*Work request*
Look through the lines below, find those with the word "marking", and copy them.

Dataset entries:
========================
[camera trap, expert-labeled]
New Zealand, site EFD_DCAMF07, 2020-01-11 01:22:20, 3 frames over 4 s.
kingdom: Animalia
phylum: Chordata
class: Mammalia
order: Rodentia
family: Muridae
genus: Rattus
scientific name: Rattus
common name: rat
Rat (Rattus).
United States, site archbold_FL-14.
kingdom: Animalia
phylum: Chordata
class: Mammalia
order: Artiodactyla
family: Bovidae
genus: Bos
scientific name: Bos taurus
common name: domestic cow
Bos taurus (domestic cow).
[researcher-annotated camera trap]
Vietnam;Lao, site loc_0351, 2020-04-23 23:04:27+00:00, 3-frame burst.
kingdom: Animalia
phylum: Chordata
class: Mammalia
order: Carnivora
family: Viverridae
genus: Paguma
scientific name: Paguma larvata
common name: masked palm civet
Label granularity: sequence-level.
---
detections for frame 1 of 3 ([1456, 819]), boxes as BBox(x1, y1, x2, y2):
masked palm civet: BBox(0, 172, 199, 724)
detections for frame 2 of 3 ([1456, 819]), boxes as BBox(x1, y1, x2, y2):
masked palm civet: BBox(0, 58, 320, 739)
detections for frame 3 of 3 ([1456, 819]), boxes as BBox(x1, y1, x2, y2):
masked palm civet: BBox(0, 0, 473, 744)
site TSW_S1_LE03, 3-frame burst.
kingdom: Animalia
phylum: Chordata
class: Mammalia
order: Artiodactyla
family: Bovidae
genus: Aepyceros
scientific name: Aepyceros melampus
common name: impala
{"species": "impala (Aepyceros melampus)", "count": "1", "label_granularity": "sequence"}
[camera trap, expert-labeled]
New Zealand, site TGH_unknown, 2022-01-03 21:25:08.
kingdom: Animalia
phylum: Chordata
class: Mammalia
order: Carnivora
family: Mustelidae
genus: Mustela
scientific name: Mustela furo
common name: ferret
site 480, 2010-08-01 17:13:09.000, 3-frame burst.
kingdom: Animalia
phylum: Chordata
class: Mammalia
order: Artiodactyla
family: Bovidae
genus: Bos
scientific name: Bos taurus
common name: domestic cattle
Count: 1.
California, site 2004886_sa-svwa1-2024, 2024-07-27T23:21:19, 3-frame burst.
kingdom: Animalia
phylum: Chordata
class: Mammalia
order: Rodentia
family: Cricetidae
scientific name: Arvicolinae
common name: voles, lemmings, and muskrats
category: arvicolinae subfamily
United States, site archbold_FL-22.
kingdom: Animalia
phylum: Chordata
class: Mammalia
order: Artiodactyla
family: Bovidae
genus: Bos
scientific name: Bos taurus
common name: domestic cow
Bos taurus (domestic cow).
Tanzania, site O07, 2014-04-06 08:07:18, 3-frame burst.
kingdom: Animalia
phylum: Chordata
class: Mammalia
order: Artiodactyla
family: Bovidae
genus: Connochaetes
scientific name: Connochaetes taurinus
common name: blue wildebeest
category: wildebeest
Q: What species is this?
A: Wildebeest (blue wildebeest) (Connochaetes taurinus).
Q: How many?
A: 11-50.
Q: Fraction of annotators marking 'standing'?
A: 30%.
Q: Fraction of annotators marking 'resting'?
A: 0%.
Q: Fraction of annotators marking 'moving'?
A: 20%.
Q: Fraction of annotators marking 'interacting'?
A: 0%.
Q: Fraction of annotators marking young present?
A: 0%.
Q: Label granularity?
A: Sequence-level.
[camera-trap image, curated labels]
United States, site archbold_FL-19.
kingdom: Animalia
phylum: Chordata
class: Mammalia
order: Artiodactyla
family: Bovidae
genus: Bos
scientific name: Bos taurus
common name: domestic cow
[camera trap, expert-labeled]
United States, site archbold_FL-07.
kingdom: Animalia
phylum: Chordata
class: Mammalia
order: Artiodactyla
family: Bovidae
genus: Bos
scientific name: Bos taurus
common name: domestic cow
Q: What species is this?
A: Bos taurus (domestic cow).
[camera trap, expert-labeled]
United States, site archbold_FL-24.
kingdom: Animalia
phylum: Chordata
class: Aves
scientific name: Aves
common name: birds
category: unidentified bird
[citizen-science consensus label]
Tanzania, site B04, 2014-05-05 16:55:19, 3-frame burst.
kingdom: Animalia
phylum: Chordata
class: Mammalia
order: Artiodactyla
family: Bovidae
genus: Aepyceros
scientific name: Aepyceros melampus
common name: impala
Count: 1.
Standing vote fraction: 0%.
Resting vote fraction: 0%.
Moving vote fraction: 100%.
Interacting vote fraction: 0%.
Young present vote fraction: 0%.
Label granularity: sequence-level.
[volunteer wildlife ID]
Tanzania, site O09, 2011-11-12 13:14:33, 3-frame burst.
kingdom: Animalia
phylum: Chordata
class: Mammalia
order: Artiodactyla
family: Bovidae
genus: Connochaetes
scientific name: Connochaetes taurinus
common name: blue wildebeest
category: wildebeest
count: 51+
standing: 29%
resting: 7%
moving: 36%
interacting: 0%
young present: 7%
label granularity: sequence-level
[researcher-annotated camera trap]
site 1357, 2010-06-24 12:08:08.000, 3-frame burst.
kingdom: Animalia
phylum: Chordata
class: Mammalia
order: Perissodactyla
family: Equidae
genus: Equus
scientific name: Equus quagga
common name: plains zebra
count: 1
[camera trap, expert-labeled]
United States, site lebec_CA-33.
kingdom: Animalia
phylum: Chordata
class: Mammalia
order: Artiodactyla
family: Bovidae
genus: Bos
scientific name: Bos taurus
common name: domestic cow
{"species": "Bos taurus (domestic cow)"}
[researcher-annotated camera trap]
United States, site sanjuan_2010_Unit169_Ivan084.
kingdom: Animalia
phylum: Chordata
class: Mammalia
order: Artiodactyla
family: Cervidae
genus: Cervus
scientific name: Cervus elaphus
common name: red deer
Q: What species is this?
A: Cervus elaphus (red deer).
========================
*The answer*
Q: Fraction of annotators marking 'standing'?
Q: Fraction of annotators marking 'resting'?
Q: Fraction of annotators marking 'moving'?
Q: Fraction of annotators marking 'interacting'?
Q: Fraction of annotators marking young present?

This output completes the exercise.